• QUOTED TEXT
# Well if you can only keep 2....



## how2fish (Jan 21, 2008)

Made it down to OB for start of Red Snapper season, with two of my best friends on one of their boat. We left out of Ono Island around 6 am fished till 4:30 limited on ARS but nothing much else , can't remember the last time the water 20 miles off shore was that dirty. We caught a bobo and a trigger fish and the rest were snapper, only 1 undersized fish and after our first number we really worked to fill out the limit. Still great day weather and seas were good and of course the company was a hoot, my friends and I started deepsea fishing together in the early 70's and just freaking love it. I managed to get my biggest ARS to date and another very nice one ...if you can only keep two..get two big ones...we cleaned them at Sportsman Marina and if there are nicer folks around OB I have yet to meet them, first class operation IMHO. While we were cleaning fish a gentleman next to us was cleaning a mess of scamp and grouper and I didn't catch his name but he was a retired charter captain from OB, nice fellow very knowledgeable he took one look at the first snap we put on the table and said that is 32 inches and weighs around 21lb pounds he was right on the money, the biggest one we had he told his friends that is a old and big fish it might go 30lbs..he asked a friend to get a scale they had on their boat...fish was 37 inches 27 lbs.. I was thinking of course it was just big...anyway great trip hope to get back soon.
Larger fish is first pic...I hope.


----------



## cody&ryand (Oct 3, 2007)

Very nice fish


----------



## specktackler57 (May 15, 2011)

Studs


----------



## jack2 (Mar 19, 2010)

if your're happy and you know it, clap your hands.:thumbup:

jack


----------



## 192 (Oct 1, 2007)

Good fish


----------



## Boat-Dude (Sep 24, 2011)

2 gooduns!!


----------



## Jason (Oct 2, 2007)

Nice big ole sows....Congrats!!! I'll take as many bo bos as I can catch too!!!


----------



## Catchemall (May 8, 2018)

Jason, are you eating em or using them for bait?


----------



## Lipz (Mar 19, 2013)

Nice catches, good job!


----------



## Cooler full (Aug 12, 2018)

Nice snappers! How deep was y’all fishing?


----------



## GROUPERKING (Sep 28, 2011)

Some nice ones !


----------



## how2fish (Jan 21, 2008)

Cooler full said:


> Nice snappers! How deep was y’all fishing?


Those 2 were in 85-90ft caught on whole cigar minnows.


----------

(Dataset excerpts)
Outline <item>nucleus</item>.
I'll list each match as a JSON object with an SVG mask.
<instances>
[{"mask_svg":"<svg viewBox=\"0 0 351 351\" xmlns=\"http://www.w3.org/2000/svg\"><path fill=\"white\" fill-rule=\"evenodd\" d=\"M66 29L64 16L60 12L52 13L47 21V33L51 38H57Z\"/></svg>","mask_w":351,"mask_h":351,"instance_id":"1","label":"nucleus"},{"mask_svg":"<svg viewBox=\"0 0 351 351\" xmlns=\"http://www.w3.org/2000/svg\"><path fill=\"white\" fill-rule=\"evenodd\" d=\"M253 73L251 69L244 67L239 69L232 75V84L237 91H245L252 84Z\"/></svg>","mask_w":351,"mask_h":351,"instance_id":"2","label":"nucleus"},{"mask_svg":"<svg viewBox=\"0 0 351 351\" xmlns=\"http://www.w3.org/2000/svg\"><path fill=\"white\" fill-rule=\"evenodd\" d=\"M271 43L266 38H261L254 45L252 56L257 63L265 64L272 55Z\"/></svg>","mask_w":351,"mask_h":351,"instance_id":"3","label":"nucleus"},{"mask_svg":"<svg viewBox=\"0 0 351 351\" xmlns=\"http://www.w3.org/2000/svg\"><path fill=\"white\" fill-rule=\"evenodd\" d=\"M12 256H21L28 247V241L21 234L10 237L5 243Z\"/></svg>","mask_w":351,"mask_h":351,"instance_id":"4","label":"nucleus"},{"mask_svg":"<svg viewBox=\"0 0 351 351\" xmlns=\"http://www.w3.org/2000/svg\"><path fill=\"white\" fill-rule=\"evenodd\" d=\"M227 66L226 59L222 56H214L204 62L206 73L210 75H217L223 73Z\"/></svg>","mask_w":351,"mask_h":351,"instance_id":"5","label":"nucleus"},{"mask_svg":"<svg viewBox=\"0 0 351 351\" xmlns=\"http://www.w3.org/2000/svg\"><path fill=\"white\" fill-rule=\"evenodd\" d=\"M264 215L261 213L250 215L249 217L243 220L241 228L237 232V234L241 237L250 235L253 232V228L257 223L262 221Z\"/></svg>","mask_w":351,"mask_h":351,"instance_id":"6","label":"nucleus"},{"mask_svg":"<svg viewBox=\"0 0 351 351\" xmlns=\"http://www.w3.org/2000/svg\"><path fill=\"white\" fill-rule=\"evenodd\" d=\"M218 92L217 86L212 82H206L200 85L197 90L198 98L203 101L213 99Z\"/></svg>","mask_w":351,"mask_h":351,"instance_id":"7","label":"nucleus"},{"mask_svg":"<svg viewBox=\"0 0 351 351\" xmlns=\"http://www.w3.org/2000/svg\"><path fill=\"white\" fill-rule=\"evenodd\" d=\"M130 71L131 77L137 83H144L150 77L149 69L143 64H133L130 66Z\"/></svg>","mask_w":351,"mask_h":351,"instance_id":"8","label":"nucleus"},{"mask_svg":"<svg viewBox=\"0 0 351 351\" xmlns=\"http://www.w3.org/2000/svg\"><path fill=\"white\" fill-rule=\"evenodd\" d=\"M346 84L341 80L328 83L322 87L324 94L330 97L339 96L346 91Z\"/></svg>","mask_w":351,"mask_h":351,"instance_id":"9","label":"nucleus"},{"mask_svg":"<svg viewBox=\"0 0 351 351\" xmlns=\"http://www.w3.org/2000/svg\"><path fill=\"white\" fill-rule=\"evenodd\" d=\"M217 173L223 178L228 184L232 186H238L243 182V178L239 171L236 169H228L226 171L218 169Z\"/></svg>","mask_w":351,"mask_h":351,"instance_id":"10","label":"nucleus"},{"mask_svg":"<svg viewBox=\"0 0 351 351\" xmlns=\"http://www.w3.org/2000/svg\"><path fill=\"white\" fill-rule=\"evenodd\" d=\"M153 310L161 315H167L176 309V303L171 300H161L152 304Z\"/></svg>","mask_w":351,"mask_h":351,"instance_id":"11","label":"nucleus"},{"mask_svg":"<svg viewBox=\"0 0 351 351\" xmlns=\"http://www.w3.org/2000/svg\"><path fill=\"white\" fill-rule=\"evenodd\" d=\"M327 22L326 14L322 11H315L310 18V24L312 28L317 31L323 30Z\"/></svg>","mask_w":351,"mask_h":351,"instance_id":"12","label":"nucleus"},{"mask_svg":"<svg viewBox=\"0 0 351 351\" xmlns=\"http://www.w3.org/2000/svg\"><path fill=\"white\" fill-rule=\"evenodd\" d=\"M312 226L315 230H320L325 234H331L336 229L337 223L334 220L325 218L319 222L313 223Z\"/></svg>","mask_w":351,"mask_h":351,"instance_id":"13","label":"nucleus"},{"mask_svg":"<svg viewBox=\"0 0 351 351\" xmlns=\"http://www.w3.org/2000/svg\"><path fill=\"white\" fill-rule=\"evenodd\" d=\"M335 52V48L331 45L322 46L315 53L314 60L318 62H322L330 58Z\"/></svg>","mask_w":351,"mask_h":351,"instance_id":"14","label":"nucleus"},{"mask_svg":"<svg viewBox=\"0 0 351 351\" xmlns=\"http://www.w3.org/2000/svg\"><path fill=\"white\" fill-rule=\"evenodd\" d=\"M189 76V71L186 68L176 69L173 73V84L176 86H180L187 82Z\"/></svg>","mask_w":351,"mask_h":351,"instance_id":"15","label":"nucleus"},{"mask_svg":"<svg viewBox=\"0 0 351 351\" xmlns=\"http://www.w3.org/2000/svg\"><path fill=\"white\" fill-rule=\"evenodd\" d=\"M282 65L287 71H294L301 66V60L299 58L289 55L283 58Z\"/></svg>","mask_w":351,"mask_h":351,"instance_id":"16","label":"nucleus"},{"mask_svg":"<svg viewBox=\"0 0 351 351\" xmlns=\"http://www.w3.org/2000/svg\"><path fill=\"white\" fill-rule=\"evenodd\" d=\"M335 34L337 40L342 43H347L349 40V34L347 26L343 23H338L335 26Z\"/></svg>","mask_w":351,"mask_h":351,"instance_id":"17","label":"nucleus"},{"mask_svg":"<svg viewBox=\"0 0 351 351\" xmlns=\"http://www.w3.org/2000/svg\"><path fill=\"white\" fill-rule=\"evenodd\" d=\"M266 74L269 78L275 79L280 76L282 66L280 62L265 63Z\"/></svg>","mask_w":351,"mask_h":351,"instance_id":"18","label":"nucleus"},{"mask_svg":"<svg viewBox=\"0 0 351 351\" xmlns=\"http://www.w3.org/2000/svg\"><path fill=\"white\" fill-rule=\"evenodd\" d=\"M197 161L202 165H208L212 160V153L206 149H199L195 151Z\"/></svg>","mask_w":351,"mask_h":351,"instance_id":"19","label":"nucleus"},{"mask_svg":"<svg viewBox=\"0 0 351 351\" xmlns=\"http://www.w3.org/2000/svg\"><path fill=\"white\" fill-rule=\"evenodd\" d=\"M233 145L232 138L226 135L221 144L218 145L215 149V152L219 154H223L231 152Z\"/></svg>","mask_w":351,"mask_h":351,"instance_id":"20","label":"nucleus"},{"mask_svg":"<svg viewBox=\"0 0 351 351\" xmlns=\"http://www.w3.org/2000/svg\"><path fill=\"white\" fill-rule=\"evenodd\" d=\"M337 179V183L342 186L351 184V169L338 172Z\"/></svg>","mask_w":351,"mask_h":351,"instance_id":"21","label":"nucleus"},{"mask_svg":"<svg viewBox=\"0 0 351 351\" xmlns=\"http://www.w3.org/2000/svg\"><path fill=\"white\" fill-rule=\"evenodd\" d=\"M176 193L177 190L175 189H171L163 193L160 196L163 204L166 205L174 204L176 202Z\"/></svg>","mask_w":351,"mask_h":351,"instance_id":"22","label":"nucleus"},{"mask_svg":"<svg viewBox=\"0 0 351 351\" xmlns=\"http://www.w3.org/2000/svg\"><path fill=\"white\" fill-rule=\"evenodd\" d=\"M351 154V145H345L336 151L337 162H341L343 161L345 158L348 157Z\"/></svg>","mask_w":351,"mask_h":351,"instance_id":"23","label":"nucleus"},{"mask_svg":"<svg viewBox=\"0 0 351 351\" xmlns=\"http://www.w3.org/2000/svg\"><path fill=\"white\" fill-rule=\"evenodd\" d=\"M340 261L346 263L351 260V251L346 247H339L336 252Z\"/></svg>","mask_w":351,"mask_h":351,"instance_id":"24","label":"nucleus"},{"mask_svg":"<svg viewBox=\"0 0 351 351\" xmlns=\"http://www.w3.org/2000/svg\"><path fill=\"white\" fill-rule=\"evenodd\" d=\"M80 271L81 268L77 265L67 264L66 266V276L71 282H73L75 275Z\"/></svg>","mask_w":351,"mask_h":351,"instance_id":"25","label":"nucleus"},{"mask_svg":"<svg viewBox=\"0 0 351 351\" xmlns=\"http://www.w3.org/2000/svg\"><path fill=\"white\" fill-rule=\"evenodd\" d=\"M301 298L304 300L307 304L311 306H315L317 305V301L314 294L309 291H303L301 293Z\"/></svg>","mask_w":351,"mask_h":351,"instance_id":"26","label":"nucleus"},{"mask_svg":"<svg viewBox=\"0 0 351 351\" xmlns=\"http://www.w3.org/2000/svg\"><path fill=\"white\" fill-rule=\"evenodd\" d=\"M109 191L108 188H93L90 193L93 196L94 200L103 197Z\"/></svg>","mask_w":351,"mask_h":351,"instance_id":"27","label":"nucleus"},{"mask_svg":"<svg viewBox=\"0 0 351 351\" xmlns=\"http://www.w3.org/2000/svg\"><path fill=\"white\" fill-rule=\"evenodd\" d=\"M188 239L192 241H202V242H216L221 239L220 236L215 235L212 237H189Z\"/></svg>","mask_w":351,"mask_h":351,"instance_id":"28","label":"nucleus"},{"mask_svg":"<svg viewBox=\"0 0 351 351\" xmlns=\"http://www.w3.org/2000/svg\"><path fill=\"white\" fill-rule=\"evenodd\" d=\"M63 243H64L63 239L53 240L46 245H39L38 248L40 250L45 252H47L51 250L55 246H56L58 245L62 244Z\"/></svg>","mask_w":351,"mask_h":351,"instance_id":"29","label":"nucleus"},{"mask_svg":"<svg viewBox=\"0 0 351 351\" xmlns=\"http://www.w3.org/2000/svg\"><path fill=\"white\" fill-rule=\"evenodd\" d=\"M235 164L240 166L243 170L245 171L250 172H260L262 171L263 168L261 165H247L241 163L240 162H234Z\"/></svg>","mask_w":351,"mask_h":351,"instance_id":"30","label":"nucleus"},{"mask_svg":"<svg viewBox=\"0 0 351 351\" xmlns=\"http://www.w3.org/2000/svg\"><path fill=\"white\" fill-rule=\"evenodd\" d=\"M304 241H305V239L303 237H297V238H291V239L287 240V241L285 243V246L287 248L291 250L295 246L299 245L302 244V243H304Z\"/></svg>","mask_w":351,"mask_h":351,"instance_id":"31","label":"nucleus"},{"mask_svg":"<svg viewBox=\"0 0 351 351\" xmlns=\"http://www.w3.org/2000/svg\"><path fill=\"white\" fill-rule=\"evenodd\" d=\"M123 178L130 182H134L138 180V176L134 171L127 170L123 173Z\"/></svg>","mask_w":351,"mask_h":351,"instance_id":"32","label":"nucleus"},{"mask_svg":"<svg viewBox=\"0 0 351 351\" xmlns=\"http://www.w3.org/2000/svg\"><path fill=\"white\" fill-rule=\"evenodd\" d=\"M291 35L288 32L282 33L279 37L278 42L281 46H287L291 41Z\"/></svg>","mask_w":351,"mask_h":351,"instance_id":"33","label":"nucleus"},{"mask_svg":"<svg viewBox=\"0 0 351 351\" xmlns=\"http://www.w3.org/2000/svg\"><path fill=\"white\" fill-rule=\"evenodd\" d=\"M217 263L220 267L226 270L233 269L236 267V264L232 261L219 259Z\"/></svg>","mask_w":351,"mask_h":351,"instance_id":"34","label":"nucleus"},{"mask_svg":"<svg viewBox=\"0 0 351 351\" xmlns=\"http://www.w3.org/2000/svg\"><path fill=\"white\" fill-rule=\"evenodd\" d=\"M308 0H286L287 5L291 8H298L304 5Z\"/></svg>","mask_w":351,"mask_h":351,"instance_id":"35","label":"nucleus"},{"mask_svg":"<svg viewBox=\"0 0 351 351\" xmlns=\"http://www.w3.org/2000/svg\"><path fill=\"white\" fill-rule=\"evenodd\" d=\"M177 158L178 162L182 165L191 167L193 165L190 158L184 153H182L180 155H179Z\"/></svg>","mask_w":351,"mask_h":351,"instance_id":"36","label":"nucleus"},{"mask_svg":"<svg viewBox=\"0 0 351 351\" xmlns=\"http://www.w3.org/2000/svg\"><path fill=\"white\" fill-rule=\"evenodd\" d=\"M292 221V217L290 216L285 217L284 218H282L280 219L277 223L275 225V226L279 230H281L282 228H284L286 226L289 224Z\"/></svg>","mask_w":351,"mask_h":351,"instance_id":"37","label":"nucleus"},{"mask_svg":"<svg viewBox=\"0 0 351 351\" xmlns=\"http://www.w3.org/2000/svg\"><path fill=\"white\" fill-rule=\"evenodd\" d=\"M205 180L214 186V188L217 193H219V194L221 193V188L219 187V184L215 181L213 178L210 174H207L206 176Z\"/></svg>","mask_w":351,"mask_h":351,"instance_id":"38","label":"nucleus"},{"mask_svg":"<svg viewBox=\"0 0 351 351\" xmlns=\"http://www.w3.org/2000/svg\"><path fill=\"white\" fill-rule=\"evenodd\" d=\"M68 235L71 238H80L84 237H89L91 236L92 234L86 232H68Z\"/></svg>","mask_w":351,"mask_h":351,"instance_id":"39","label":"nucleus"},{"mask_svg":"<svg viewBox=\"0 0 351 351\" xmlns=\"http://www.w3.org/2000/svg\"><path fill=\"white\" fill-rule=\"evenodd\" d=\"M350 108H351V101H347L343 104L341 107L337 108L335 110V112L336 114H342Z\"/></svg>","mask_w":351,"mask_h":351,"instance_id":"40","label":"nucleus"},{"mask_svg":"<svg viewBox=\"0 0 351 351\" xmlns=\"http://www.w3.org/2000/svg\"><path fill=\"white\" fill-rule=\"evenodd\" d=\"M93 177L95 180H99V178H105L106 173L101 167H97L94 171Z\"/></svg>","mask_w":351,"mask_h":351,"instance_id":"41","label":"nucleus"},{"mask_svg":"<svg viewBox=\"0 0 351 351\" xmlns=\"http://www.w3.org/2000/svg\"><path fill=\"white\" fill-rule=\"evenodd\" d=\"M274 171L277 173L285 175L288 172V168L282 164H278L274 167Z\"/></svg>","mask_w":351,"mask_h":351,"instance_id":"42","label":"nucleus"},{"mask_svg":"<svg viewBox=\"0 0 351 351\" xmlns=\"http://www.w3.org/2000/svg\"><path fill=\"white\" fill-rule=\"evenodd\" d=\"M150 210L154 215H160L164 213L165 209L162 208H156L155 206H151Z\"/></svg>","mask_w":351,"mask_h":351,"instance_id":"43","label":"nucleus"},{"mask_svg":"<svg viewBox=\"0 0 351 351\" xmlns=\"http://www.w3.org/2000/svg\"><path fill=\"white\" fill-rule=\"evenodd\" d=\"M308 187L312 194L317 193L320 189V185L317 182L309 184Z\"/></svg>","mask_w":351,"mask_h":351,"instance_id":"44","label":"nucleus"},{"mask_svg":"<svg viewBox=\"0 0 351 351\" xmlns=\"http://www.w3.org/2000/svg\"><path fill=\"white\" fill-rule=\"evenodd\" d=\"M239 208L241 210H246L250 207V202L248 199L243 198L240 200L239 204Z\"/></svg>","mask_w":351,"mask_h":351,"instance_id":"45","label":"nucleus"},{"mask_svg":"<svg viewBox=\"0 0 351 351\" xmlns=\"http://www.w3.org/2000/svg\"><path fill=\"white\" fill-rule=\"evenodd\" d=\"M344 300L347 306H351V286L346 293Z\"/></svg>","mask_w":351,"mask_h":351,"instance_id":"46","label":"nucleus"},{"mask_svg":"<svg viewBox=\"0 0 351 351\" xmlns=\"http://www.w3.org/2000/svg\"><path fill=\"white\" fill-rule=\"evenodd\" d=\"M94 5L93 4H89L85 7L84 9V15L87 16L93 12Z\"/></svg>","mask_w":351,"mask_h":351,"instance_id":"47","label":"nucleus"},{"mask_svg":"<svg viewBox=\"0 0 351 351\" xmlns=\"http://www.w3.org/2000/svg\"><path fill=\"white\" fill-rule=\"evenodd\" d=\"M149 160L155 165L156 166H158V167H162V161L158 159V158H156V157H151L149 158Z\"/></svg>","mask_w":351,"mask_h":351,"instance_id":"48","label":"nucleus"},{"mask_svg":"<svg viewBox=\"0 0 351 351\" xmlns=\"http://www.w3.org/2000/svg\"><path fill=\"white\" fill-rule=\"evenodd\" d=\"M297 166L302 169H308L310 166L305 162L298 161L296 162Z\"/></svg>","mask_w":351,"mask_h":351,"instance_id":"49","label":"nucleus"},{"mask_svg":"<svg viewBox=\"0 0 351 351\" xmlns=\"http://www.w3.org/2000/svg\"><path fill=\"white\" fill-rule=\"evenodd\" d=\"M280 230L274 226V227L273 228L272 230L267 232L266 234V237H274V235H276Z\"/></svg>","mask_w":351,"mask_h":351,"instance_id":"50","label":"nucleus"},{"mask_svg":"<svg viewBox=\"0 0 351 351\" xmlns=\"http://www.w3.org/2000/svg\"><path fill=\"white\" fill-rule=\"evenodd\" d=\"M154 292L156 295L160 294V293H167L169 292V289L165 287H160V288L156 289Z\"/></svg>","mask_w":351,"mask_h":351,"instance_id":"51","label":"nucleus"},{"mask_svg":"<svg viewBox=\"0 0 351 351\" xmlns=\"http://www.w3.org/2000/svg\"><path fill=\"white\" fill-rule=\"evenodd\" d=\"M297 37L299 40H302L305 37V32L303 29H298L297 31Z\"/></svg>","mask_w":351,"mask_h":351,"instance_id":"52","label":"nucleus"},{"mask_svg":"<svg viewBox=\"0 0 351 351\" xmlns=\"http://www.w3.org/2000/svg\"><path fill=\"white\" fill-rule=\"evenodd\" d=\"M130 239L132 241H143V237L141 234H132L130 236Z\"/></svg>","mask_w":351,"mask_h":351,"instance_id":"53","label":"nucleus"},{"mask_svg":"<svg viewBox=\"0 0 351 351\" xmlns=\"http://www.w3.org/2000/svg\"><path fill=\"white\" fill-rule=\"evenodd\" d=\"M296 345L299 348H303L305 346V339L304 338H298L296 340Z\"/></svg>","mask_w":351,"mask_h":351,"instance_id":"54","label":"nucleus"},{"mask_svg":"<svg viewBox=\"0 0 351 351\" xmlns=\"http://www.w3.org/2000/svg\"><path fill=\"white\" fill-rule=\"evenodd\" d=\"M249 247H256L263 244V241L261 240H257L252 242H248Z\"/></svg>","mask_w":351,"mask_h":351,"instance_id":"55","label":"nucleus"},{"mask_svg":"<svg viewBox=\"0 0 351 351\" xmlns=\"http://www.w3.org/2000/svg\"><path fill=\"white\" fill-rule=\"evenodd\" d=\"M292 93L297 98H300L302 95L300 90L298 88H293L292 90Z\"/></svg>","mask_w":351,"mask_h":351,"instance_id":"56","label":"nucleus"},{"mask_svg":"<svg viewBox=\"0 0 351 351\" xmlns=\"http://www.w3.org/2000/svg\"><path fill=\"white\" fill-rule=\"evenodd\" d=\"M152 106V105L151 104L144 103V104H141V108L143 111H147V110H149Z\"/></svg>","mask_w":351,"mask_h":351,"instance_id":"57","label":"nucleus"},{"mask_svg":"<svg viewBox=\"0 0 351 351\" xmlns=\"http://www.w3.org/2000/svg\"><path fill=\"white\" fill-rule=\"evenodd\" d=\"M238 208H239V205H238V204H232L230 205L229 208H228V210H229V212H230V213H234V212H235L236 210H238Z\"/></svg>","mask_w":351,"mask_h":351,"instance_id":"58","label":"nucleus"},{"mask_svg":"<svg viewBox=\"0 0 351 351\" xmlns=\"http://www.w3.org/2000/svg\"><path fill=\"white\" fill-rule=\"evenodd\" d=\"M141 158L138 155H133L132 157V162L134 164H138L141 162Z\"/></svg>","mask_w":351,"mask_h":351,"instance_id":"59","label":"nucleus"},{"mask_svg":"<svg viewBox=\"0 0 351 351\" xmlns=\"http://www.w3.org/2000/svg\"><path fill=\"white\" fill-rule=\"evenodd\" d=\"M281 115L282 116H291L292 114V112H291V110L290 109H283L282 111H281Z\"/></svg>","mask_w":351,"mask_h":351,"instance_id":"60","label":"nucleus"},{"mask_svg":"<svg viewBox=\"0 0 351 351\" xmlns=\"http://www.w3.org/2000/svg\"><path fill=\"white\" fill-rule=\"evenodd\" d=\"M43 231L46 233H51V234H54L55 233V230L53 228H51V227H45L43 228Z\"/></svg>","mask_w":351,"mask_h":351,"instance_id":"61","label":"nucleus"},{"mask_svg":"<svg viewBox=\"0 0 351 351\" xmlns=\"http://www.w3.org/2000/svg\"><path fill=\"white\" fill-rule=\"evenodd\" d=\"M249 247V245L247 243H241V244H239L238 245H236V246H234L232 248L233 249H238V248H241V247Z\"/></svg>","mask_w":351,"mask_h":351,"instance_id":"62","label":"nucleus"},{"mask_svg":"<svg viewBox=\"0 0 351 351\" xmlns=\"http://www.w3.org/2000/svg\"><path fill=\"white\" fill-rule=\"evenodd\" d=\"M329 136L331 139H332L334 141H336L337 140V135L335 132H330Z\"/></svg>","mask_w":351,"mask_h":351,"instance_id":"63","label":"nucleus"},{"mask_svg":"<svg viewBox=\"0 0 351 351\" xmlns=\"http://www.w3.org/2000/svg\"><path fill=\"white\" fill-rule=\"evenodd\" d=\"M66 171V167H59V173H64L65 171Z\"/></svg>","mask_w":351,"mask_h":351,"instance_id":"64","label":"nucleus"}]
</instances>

• WRITTEN PROBLEM
Name every place mentioned by name in the opening post of the fishing thread.

• RESPONSE BELOW
OB, Ono Island, Sportsman Marina